SUPPLIED RECORDS:
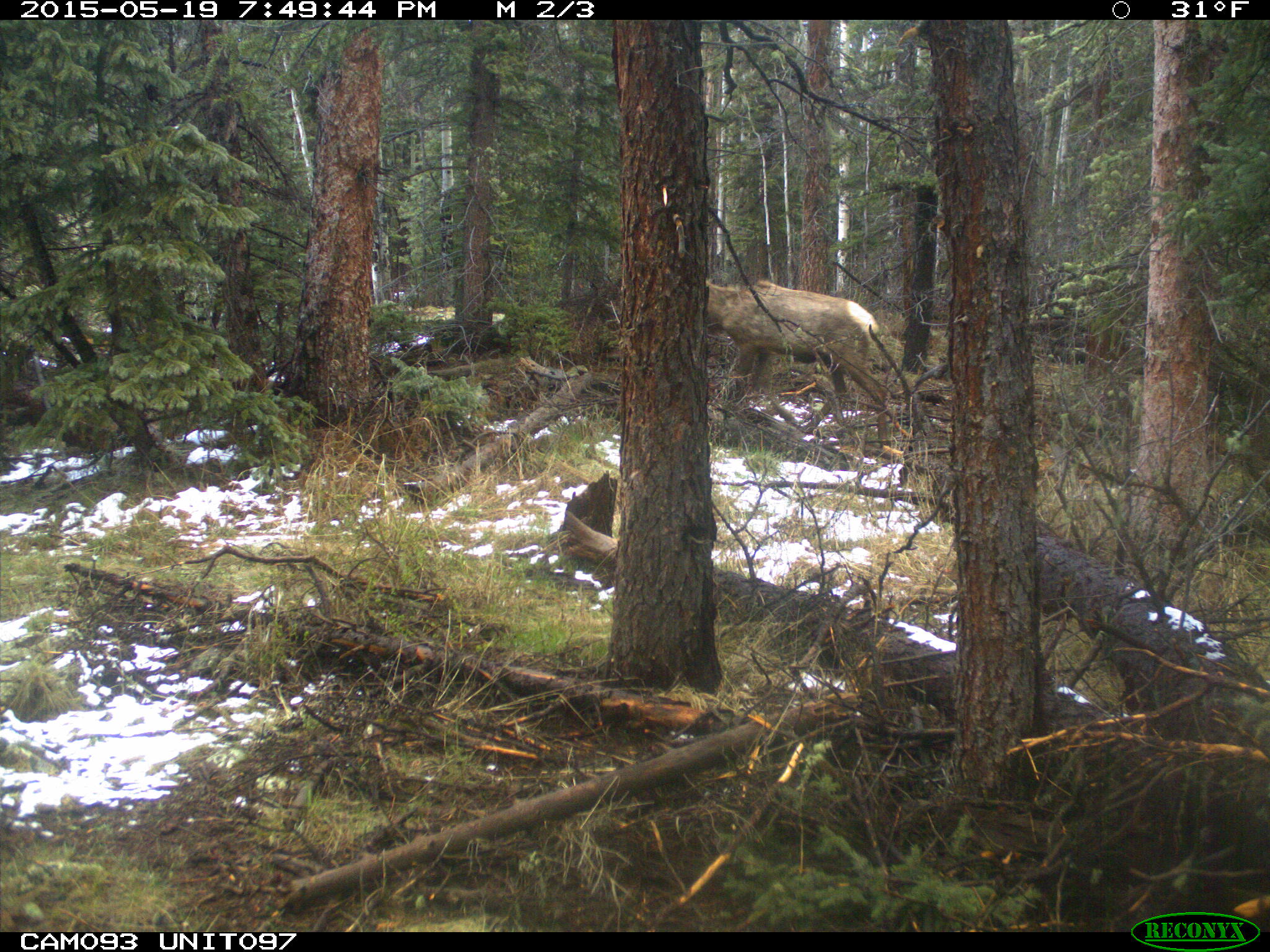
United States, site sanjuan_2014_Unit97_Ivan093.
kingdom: Animalia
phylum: Chordata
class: Mammalia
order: Artiodactyla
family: Cervidae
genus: Cervus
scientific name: Cervus elaphus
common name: red deer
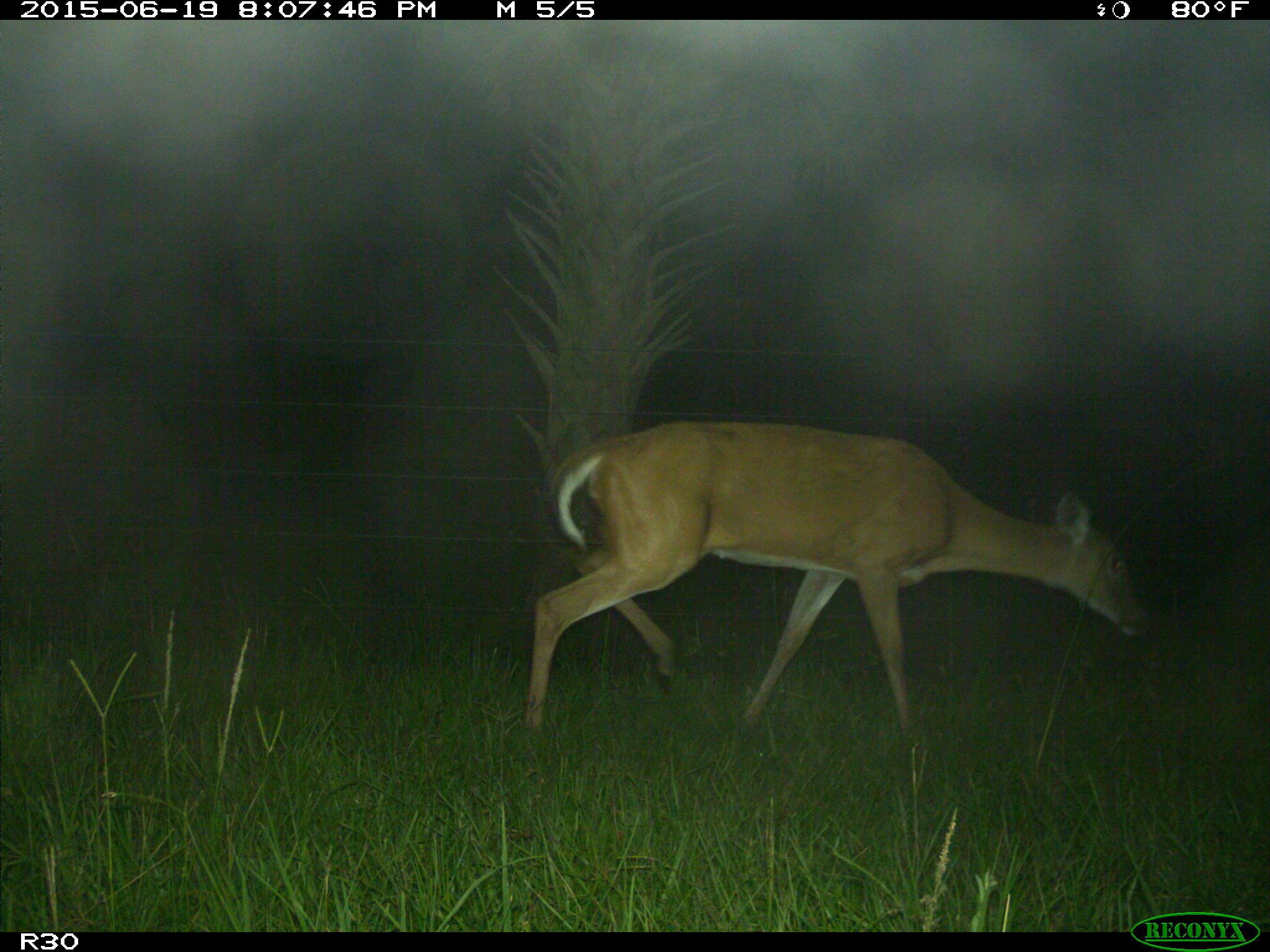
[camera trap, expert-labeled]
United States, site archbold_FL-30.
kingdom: Animalia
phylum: Chordata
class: Mammalia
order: Artiodactyla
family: Cervidae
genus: Odocoileus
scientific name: Odocoileus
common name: deer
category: unidentified deer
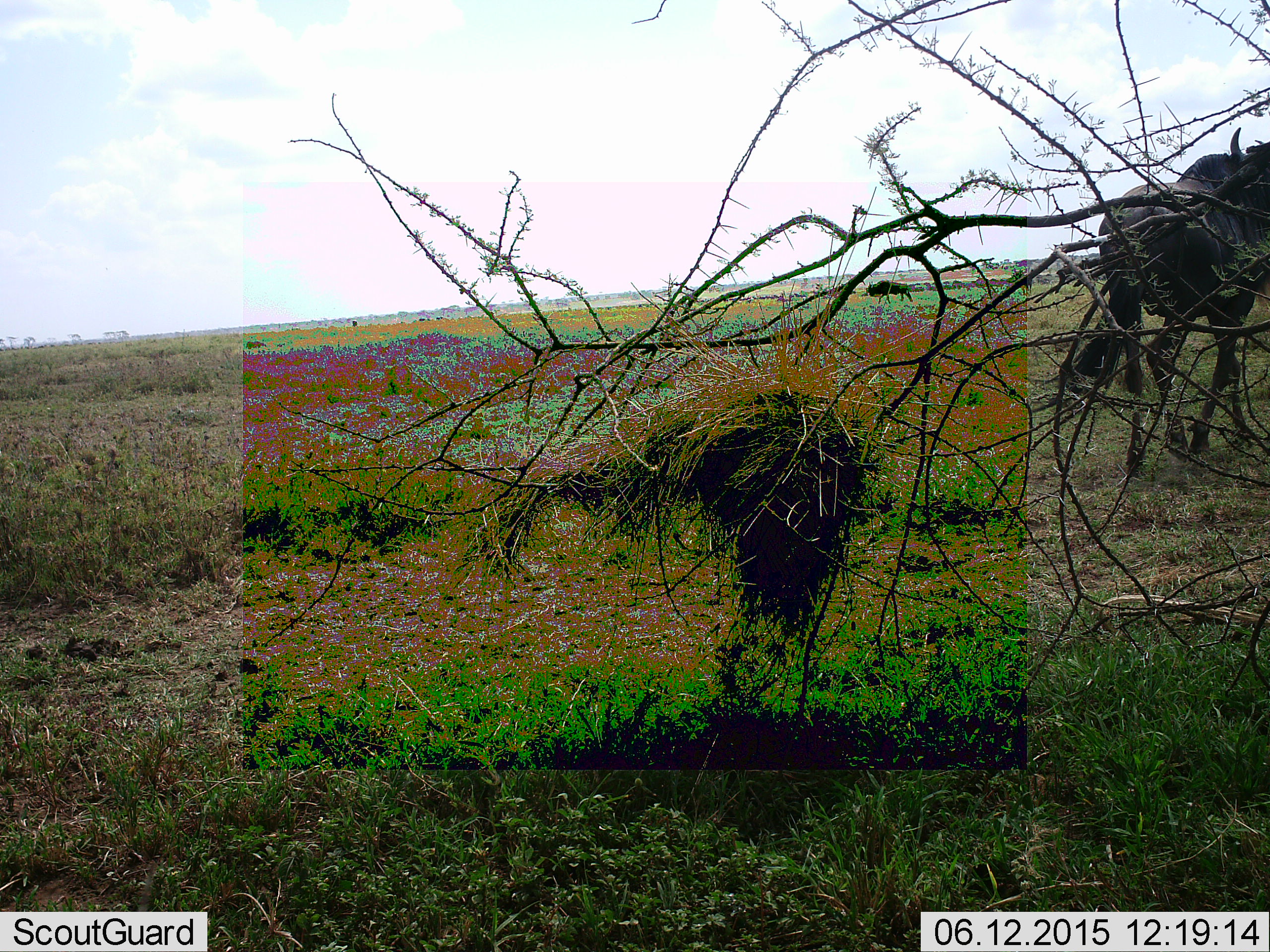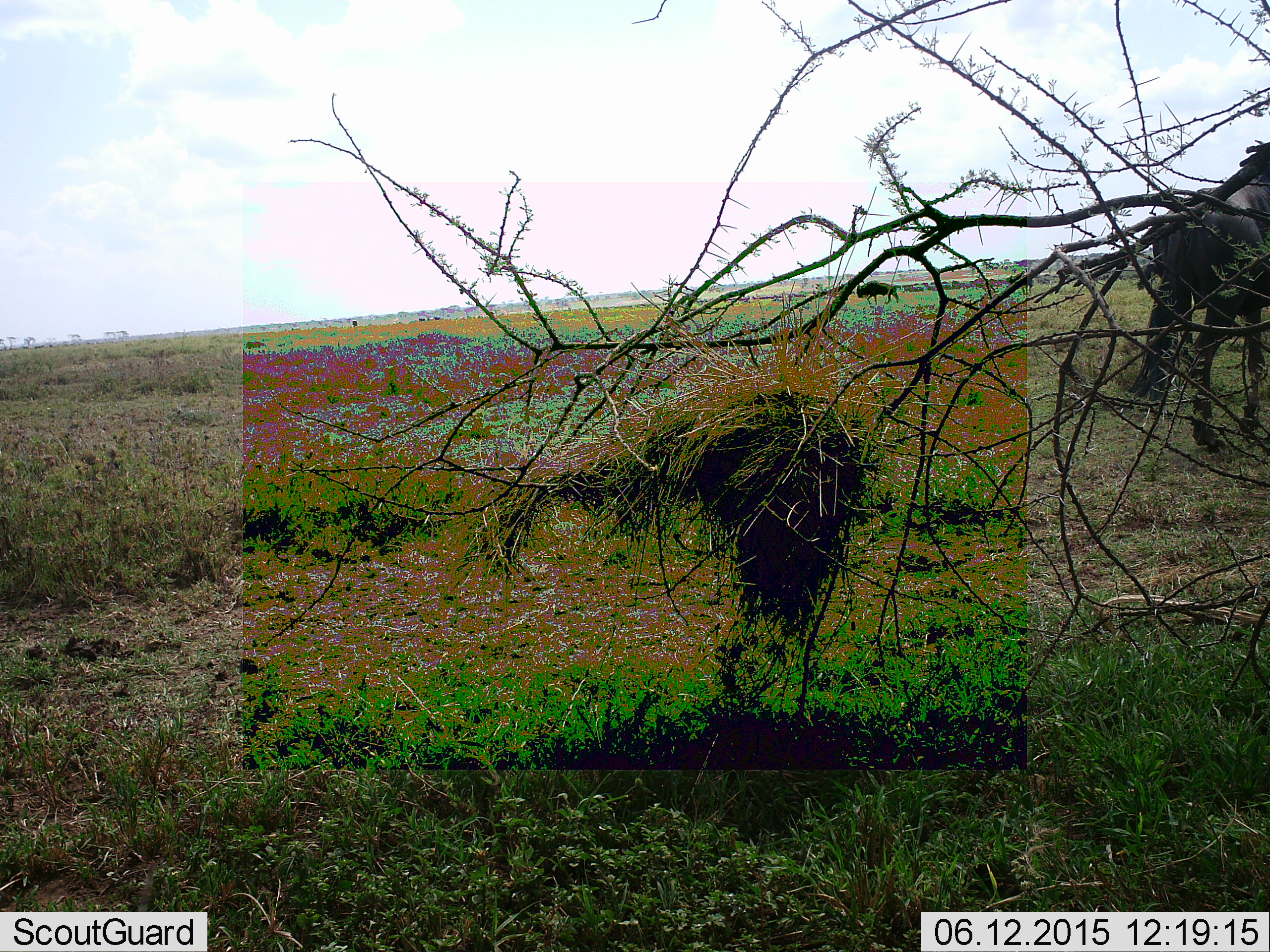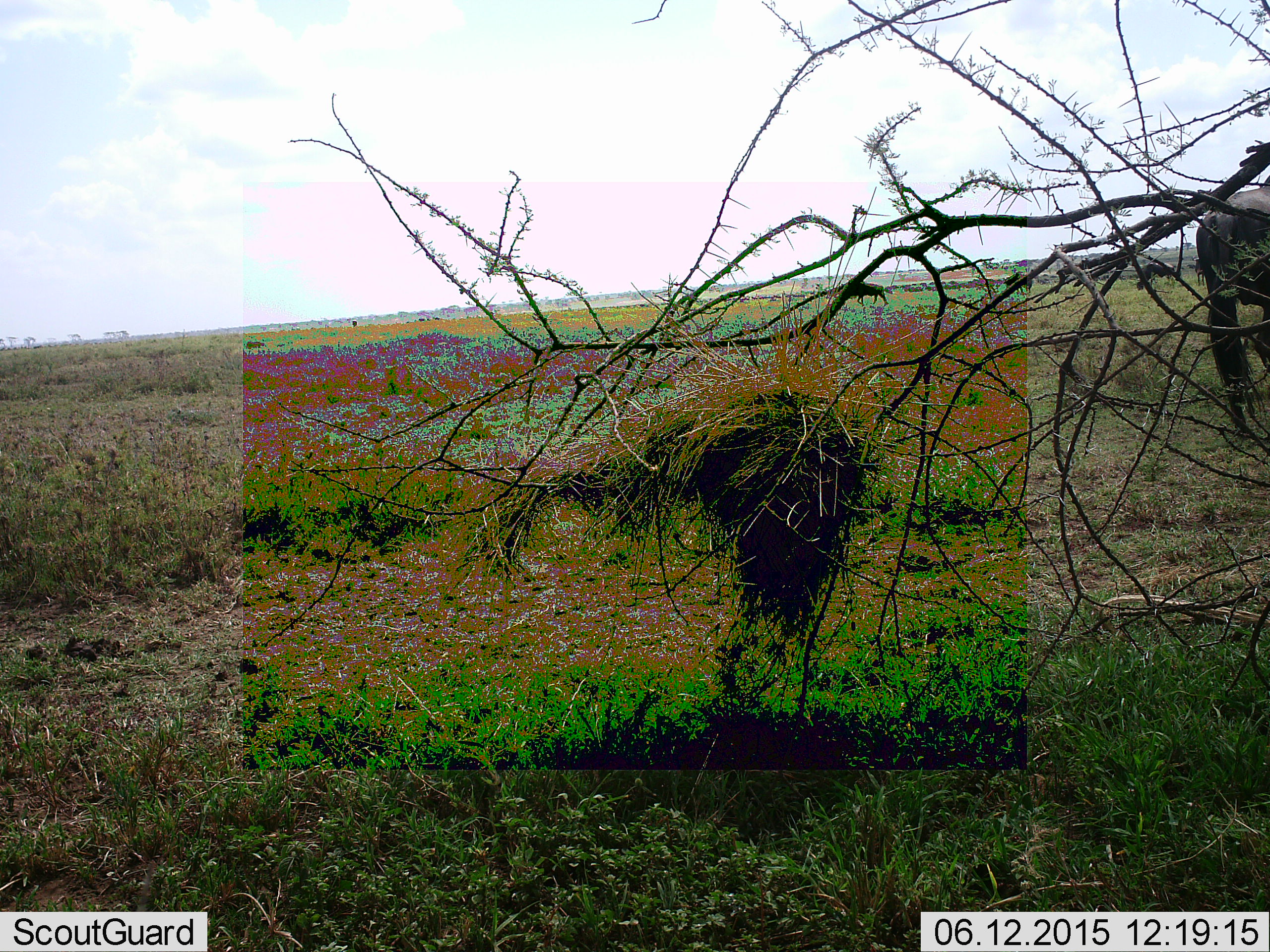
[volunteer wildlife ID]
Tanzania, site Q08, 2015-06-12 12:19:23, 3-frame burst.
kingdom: Animalia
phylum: Chordata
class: Mammalia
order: Artiodactyla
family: Bovidae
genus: Connochaetes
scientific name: Connochaetes taurinus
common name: blue wildebeest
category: wildebeest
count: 2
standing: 10%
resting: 0%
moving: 90%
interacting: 0%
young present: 0%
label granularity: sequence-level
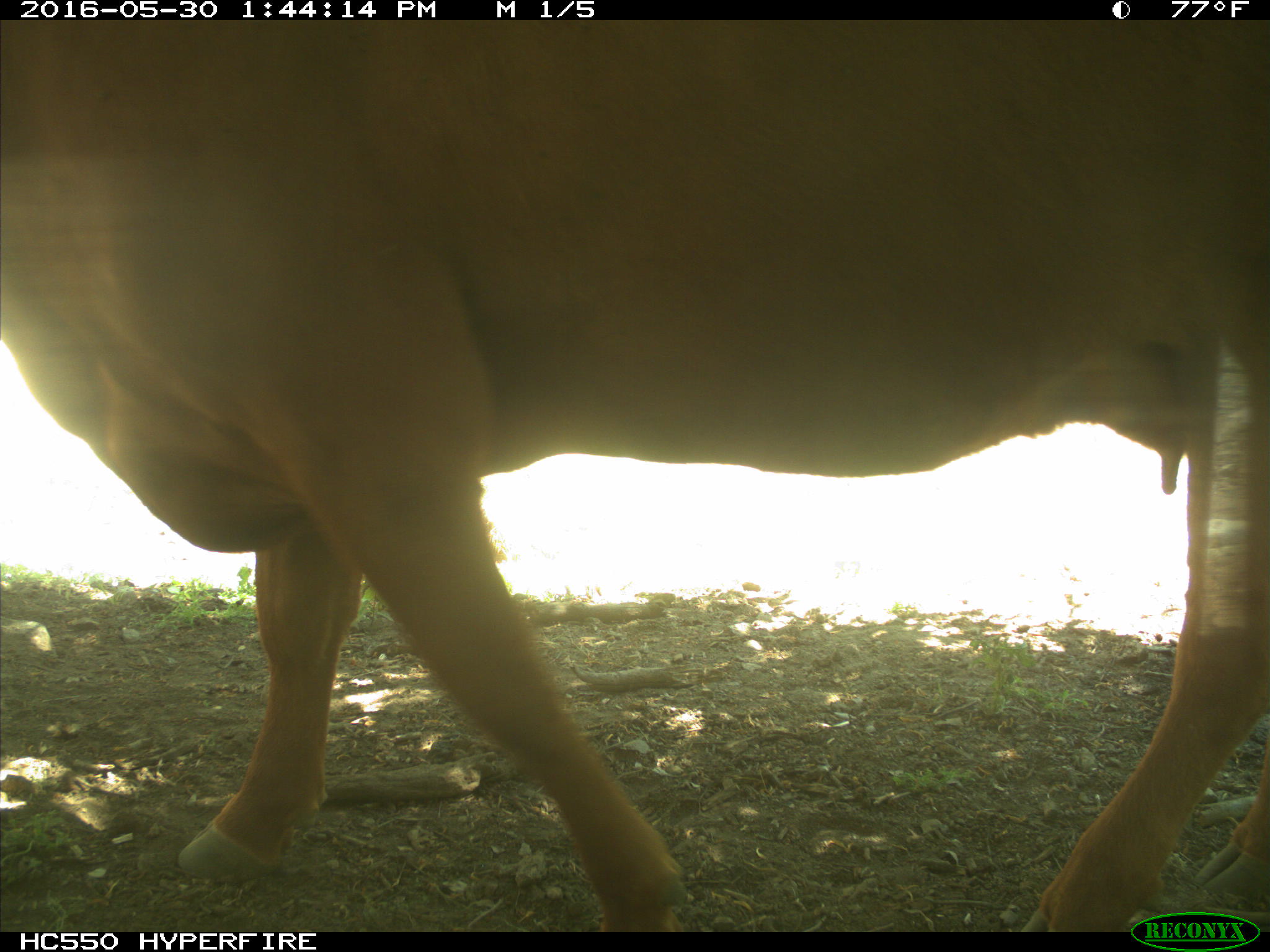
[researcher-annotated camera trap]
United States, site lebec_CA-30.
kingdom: Animalia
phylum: Chordata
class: Mammalia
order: Artiodactyla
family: Bovidae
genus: Bos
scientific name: Bos taurus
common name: domestic cow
Bos taurus (domestic cow).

TASK OBJECTIVE: Collect the lines of the data that carry the word "scientific".

ANSWER:
scientific name: Cervus elaphus
scientific name: Odocoileus
scientific name: Connochaetes taurinus
scientific name: Bos taurus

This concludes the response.